A ese complejo contexto narrativo Powell añadirá otro ingrediente que raramente falla: la intriga, fundamentada aquí por un triple y brutal asesinato, lleno de reminiscencias bíblicas, que sacudirá la región un año antes de la llegada de Diarmuid O’Connell a la región de los lagos, a Colluncille, el imaginado topónimo donde el narrador sitúa la acción. Con ello suma a una historia amorosa enclavada en una sociedad convulsa una apasionante intriga policial que se resolverá en el tramo final del relato, y que evidentemente no revelaré pero de la que el autor nos va dando pistas suficientes para que el lector participe activamente en el proceso narrativo. No es tampoco casual a este respecto que se aluda en el capítulo II a los «dones esenciales para un buen investigador», proclamados por Sherlock Holmes.
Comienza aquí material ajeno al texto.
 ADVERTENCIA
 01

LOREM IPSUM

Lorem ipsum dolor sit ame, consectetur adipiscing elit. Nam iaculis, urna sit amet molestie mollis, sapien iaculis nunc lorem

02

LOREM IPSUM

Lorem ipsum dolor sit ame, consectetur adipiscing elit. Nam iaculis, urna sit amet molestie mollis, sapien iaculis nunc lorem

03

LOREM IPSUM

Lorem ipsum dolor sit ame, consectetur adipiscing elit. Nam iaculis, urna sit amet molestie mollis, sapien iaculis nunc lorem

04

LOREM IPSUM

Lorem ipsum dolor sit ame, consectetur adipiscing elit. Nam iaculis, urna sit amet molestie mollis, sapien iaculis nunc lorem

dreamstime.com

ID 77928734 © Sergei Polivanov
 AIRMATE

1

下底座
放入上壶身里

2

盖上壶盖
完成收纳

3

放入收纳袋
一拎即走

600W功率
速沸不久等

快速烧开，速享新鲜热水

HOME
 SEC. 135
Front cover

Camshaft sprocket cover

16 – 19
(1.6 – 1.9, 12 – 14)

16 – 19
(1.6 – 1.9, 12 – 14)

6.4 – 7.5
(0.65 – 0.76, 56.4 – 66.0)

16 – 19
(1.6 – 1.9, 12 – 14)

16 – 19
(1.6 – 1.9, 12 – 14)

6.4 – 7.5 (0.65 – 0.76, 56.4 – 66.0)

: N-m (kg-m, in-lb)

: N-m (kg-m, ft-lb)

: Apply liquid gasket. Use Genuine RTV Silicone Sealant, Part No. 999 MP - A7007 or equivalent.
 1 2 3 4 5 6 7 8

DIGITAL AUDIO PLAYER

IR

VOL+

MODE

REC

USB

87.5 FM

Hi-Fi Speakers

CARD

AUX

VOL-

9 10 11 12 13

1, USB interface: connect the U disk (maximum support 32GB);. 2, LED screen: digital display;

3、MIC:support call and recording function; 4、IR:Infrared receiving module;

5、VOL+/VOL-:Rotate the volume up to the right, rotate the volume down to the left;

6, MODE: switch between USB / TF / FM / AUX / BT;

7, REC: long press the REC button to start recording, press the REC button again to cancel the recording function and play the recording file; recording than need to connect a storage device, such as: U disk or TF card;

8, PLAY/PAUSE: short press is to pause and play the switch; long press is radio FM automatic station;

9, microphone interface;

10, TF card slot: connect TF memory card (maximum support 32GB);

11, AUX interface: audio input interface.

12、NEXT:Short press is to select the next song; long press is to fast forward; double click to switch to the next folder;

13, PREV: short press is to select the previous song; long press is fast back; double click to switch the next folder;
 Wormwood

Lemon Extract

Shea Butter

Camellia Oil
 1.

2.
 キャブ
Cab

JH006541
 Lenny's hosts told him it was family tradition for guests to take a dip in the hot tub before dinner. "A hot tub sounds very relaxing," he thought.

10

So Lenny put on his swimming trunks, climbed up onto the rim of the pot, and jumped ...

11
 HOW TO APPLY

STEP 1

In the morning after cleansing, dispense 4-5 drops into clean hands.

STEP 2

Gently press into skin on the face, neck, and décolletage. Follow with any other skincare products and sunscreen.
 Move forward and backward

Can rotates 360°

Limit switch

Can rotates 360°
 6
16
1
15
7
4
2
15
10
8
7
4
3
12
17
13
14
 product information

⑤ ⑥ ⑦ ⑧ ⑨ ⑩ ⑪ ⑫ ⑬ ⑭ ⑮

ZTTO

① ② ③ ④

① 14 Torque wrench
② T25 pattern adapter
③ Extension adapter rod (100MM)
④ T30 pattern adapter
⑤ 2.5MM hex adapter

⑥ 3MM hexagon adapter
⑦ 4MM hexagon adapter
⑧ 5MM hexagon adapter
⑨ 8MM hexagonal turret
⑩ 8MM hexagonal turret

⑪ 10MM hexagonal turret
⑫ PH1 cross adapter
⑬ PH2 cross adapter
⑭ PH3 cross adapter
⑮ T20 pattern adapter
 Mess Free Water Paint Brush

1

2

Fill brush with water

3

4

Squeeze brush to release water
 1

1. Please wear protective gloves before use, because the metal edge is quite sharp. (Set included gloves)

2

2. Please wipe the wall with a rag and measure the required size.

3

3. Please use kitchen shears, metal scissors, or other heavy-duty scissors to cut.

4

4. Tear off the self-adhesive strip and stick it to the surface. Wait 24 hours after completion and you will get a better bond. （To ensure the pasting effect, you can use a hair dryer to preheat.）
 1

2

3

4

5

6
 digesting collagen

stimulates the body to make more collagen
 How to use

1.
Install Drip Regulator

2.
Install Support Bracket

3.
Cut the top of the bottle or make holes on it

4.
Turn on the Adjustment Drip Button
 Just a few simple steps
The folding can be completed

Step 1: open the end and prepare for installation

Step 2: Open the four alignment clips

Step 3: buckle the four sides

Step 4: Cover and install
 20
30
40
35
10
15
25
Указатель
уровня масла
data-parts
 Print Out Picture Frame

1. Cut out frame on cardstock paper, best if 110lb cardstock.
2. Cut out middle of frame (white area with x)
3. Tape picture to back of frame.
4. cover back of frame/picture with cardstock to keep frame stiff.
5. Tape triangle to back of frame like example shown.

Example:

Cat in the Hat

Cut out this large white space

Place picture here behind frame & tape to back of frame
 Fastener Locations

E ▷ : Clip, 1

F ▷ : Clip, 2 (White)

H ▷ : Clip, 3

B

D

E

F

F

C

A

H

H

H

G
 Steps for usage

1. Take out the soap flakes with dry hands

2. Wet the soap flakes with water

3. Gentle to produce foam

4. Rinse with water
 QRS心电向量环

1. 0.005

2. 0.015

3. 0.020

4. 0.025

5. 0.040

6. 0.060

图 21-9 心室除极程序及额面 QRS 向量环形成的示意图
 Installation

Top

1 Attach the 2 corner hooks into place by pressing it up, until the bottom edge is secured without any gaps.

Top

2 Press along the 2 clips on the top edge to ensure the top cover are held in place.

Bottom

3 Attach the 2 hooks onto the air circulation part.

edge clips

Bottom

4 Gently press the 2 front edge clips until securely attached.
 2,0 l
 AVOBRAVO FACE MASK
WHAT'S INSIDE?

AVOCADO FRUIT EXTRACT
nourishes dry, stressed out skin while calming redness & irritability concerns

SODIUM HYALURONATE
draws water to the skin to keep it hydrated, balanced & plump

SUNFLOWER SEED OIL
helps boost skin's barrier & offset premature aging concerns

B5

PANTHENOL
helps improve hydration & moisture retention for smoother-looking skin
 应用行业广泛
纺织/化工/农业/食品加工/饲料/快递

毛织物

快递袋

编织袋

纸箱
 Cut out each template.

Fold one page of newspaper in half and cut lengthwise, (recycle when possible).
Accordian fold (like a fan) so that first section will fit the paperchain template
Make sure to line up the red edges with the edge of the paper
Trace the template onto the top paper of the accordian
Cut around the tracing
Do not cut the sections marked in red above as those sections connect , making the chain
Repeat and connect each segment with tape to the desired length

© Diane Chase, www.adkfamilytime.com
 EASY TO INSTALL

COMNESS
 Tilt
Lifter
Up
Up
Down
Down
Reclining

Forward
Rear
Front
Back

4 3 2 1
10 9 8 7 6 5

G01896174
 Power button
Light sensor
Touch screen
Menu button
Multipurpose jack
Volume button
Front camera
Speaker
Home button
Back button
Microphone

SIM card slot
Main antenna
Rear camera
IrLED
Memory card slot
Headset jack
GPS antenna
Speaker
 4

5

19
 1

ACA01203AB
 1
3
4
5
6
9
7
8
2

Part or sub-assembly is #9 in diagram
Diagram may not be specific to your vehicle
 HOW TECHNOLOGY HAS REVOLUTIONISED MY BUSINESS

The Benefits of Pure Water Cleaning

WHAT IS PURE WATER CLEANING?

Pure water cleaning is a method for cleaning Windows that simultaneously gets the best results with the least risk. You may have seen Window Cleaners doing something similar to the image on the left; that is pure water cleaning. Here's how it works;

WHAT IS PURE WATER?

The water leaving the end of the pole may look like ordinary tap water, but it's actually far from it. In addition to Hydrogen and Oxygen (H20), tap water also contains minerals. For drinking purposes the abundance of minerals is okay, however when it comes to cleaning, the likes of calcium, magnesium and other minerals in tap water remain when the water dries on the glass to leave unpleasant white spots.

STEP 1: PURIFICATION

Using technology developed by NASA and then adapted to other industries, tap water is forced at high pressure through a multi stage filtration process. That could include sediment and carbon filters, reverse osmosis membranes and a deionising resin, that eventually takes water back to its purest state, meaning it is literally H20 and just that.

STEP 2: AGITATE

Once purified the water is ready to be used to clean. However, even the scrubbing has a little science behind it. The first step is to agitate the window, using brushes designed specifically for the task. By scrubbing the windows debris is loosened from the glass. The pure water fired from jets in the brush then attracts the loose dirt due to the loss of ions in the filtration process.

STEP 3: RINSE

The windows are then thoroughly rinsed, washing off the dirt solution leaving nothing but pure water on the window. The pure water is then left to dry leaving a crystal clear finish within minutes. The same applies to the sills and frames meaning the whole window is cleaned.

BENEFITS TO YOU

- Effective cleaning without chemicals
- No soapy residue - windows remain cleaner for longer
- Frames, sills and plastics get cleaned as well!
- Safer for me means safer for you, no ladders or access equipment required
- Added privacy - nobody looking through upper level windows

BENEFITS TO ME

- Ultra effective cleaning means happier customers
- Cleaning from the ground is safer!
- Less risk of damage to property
Quedan en nuestra retina tras la lectura de la novela momentos de una delicadeza plena resueltos con una loable economía expresiva, tales como la entrega de Sue a su amado: «Fue a él por voluntad propia y ya solo estuvieron ellos dos en un mundo de niebla arremolinada». O momentos, a otro nivel narrativo, como el acertado despertar en paralelo desde lugares distintos de los componentes del triángulo amoroso al inicio del capítulo VIII o el instante anterior a la muerte del Rey, el venado real, que se

nos ofrece desde la perspectiva del hermoso animal: «Ahí estaba de nuevo el acre, sudoroso, aborrecible olor humano». De nuevo, pues, el respeto y la admiración por la naturaleza. Asimismo, la reveladora escena del baile, que cuenta con el beneplácito del mismo Horacio –«Cuando se expulsa a la naturaleza a golpe de horca, ella suele encontrar el camino de vuelta» (Epístolas, I, 10, v. 24)–, momentos a los que cabe sumar el desgarrador y enigmático final –«¿Amigo o enemigo? ¿Es que esto no acabará nunca?», se pregunta Sue ante ese coche que se acerca– y, sobre todo, la aludida declaración del viejo Sean Donahue en el penúltimo capítulo, que emotivamente recoge la historia irlandesa desde sus mismas raíces en la voz de quien la sufrió y la sigue sufriendo en su propia vida.